PROBLEM DETAILS => Count the lines in the records below that contain the string "measured", treating uppercase and lowercase as different. Reply with the number alone.

STORED DATA =>
::::

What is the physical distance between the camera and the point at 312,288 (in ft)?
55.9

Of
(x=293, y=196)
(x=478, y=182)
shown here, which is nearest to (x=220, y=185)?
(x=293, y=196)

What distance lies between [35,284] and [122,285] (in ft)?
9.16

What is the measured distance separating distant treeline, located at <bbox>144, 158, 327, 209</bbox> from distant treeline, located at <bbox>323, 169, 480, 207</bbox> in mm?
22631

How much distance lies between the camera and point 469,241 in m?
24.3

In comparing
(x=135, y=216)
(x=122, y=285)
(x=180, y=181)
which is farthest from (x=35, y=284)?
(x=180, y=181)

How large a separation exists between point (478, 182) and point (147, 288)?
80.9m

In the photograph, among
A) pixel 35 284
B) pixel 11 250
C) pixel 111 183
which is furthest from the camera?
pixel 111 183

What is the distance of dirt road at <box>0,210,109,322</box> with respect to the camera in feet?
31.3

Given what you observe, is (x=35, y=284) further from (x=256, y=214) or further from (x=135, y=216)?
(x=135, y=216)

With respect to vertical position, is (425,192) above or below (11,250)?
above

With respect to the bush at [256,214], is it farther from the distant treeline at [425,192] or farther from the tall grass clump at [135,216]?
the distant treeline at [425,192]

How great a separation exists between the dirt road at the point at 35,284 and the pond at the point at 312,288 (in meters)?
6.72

::::

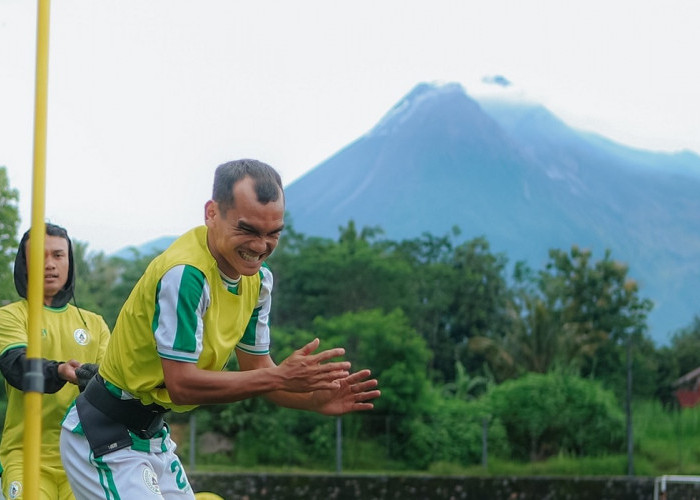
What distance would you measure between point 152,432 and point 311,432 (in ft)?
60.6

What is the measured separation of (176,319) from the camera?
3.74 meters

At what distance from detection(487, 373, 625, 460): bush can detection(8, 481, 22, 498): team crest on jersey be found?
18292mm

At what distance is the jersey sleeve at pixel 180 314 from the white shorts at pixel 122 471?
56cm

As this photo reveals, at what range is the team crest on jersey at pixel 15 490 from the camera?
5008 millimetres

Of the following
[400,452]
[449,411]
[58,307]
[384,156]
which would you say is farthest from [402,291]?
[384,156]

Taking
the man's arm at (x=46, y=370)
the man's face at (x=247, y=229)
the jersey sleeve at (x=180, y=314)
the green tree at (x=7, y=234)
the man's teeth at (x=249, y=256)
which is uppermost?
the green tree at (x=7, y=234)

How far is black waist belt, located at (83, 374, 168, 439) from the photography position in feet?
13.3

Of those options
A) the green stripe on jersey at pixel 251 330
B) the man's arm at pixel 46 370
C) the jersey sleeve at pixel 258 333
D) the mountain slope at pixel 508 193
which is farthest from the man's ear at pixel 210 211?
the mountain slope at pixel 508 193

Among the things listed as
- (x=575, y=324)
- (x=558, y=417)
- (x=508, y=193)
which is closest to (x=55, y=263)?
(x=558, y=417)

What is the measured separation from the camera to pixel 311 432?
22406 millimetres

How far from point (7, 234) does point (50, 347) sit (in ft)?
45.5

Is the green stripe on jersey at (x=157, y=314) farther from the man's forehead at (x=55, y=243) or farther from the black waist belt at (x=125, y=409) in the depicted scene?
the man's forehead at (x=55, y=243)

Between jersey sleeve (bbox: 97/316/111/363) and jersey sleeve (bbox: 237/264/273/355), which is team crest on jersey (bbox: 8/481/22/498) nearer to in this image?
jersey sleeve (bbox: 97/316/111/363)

::::

SOLUTION TO THIS EXERCISE => 3